In addition to the four measures described above, positive- and negative-predictive values (PPV and NPV) are important in understanding the performance of any test. PPV and NPV are the proportions of positive tests which are true-positives and negative tests which are true-negatives. PPV and NPV depend on sensitivity and specificity of the test and, importantly, on the true prevalence of positive subjects compared with the positive and negative test results. These values can be estimated for a binary test and binary outcome with straightforward 2 × 2 table calculations. Table 3 provides sample data showing how these values can be calculated. In this example we use MRD measured by multi-parameter flow cytometry from an AML trial in subjects age 18–60 years [35, 36]. We note similar calculations can be done with more complicated definitions of MRD including combining MRD results across multiple time-points or summaries of MRD kinetics over time.

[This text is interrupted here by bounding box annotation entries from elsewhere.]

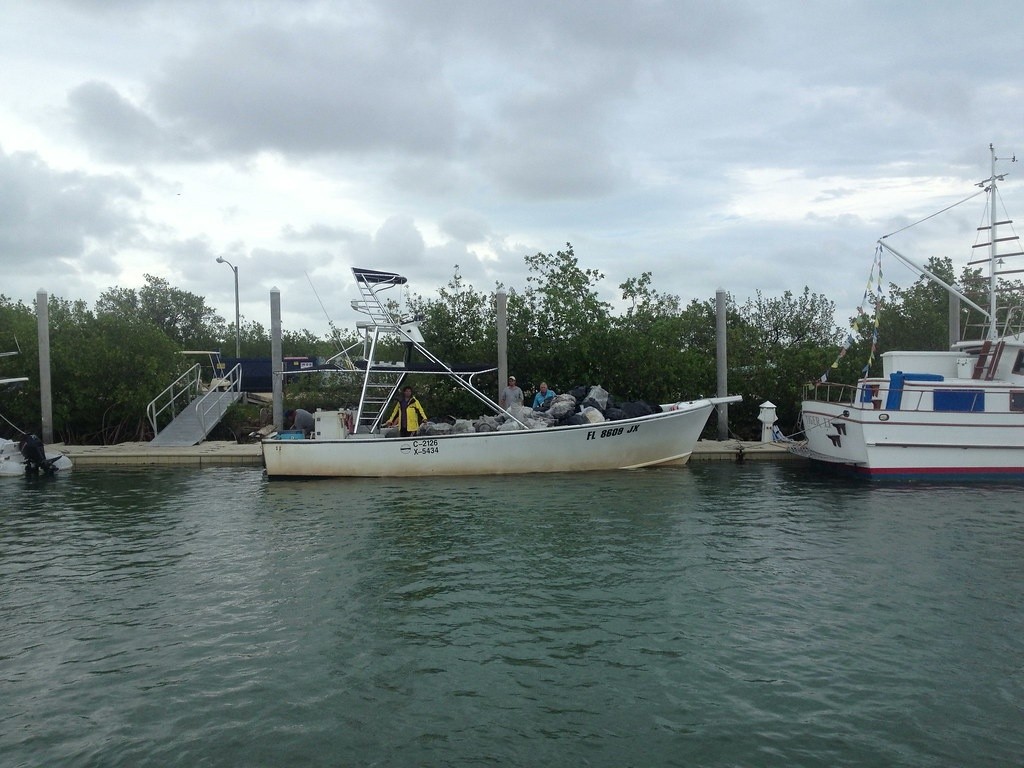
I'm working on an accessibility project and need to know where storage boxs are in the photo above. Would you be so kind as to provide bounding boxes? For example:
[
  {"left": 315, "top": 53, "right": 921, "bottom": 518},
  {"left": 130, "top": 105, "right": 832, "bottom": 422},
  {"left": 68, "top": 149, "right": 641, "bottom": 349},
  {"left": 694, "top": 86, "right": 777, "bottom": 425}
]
[{"left": 277, "top": 430, "right": 305, "bottom": 440}]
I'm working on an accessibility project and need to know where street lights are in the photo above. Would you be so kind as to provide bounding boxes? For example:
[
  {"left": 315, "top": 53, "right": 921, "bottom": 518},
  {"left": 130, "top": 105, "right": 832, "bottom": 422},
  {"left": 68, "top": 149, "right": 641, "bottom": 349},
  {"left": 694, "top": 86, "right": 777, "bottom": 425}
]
[{"left": 216, "top": 256, "right": 240, "bottom": 358}]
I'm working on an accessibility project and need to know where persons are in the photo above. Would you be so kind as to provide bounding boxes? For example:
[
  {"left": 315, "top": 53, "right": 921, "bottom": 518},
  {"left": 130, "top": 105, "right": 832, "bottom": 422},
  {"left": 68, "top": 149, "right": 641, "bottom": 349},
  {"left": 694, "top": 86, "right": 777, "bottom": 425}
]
[
  {"left": 285, "top": 407, "right": 315, "bottom": 436},
  {"left": 499, "top": 376, "right": 524, "bottom": 410},
  {"left": 386, "top": 386, "right": 428, "bottom": 436},
  {"left": 532, "top": 382, "right": 557, "bottom": 412}
]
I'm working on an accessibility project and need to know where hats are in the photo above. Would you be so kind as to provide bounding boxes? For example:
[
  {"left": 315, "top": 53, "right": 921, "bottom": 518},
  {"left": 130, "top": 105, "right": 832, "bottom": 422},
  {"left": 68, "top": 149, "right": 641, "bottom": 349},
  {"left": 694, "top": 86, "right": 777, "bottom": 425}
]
[{"left": 509, "top": 376, "right": 515, "bottom": 380}]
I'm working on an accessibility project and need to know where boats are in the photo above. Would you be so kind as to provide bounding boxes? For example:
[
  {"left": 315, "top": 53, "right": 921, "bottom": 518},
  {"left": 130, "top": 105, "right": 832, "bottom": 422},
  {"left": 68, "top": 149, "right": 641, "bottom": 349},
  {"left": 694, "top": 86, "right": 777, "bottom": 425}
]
[
  {"left": 800, "top": 143, "right": 1024, "bottom": 487},
  {"left": 0, "top": 436, "right": 73, "bottom": 475},
  {"left": 263, "top": 395, "right": 748, "bottom": 477}
]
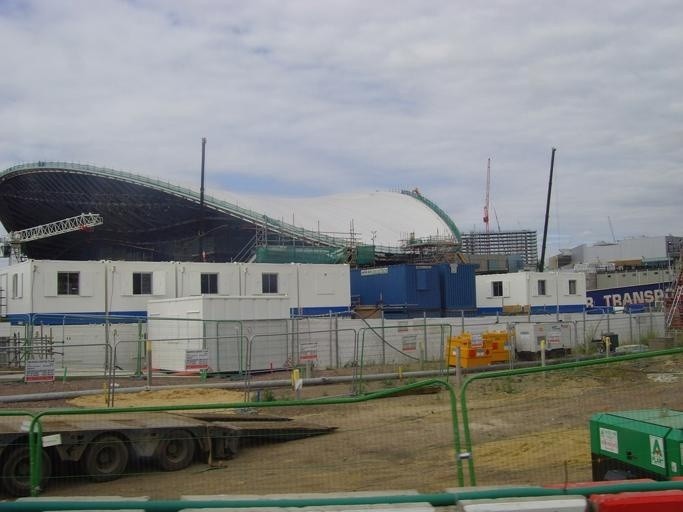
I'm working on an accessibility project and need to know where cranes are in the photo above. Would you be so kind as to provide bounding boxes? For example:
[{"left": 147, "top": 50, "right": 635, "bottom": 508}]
[
  {"left": 481, "top": 155, "right": 495, "bottom": 233},
  {"left": 0, "top": 212, "right": 107, "bottom": 267}
]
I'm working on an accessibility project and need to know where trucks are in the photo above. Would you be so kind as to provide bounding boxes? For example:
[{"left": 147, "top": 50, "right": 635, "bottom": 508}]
[{"left": 0, "top": 410, "right": 339, "bottom": 495}]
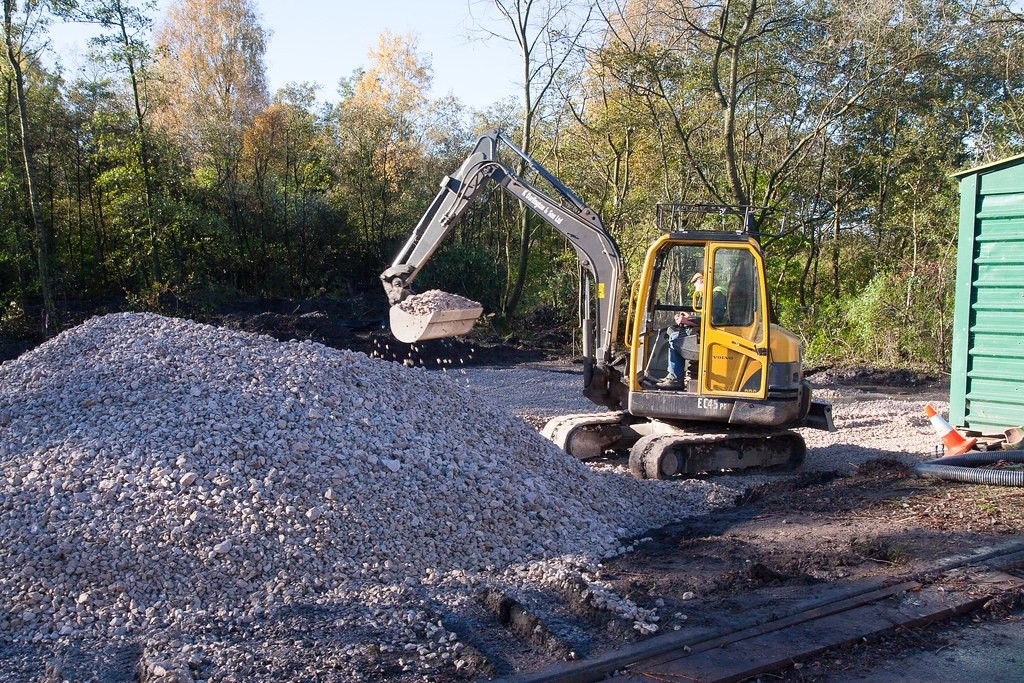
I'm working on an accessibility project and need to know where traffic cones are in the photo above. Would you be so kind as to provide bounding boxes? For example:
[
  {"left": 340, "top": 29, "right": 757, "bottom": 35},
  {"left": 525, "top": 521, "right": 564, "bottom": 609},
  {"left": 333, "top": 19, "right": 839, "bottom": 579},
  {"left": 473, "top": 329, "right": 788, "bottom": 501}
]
[{"left": 923, "top": 404, "right": 977, "bottom": 457}]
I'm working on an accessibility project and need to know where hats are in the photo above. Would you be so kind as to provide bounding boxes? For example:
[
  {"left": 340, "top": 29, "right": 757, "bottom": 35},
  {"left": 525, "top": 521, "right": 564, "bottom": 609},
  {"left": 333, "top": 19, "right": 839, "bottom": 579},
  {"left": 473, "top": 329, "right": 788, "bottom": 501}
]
[{"left": 690, "top": 270, "right": 703, "bottom": 283}]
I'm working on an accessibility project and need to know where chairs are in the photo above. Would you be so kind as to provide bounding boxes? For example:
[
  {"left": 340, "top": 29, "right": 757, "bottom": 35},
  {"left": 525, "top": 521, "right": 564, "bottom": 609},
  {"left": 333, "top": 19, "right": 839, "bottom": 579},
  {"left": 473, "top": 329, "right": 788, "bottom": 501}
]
[{"left": 669, "top": 258, "right": 750, "bottom": 360}]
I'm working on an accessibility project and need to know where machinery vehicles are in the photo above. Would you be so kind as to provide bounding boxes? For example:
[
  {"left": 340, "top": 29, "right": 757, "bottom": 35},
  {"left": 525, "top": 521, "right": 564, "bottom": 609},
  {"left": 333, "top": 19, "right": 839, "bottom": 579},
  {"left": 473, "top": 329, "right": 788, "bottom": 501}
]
[{"left": 379, "top": 127, "right": 839, "bottom": 480}]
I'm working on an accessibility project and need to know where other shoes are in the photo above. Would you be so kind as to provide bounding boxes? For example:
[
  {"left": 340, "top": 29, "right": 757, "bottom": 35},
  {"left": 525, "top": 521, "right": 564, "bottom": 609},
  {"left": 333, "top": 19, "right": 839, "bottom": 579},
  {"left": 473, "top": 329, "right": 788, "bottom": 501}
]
[{"left": 656, "top": 376, "right": 684, "bottom": 391}]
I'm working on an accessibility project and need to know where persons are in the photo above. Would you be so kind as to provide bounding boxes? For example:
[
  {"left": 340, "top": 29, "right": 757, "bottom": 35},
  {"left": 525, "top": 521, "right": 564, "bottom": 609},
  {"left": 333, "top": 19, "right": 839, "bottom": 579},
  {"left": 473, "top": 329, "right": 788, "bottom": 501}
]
[{"left": 656, "top": 273, "right": 728, "bottom": 390}]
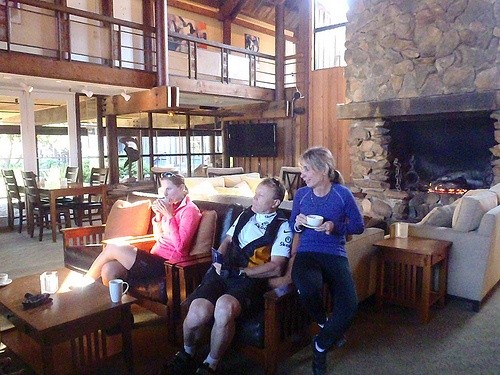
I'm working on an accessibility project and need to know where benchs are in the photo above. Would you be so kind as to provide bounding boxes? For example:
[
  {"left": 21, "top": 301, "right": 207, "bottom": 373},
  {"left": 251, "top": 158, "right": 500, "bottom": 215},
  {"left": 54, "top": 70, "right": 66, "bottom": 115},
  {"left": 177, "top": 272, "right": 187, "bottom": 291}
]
[
  {"left": 396, "top": 182, "right": 500, "bottom": 312},
  {"left": 60, "top": 172, "right": 385, "bottom": 375}
]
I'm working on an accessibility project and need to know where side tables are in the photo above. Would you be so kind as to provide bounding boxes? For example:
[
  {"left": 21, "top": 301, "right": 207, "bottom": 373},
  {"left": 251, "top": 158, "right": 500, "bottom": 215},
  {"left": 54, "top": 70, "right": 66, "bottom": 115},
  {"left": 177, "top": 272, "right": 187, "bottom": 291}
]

In this cohort MRD data were available on 170 subjects achieving histological complete remission [36]. Relapse-free survival at 1 year was measured from the date of histological complete remission and relapse and death were considered events. In this example:
-
sensitivity (true-positive rate = probability MRD test is positive amongst subjects who will relapse and/or die in the following year) = \(\frac{{18}}{{18 + 20}}\) = 47%
-
specificity (true-negative rate = probability MRD test is negative amongst subjects who will neither relapse nor die in the following year) = \(\frac{{99}}{{99 + 33}}\) = 75%
-
PPV (probability of experiencing relapse and/or death within 1 year amongst subjects who are MRD positive) = \(\frac{{18}}{{33 + 18}}\) = 35%
-
NPV (probability of experiencing neither relapse nor death within 1 year amongst subjects who are MRD negative) = \(\frac{{99}}{{99 + 20}}\) = 83%
Even acknowledging additional anti-leukaemia therapy was given before the 1-year mark to most of these subjects, these calculations highlight data from this MRD test with the outcome of relapse at 1-year result in substantial mis-classification rates. However, even with this high level of mis-classification, the MRD-test result is strongly associated with relapse-free survival with an odds ratio of 2.7 for 1-year relapse-free survival consistent with the strong prognostic association of MRD observed across many cohorts of people with AML [5].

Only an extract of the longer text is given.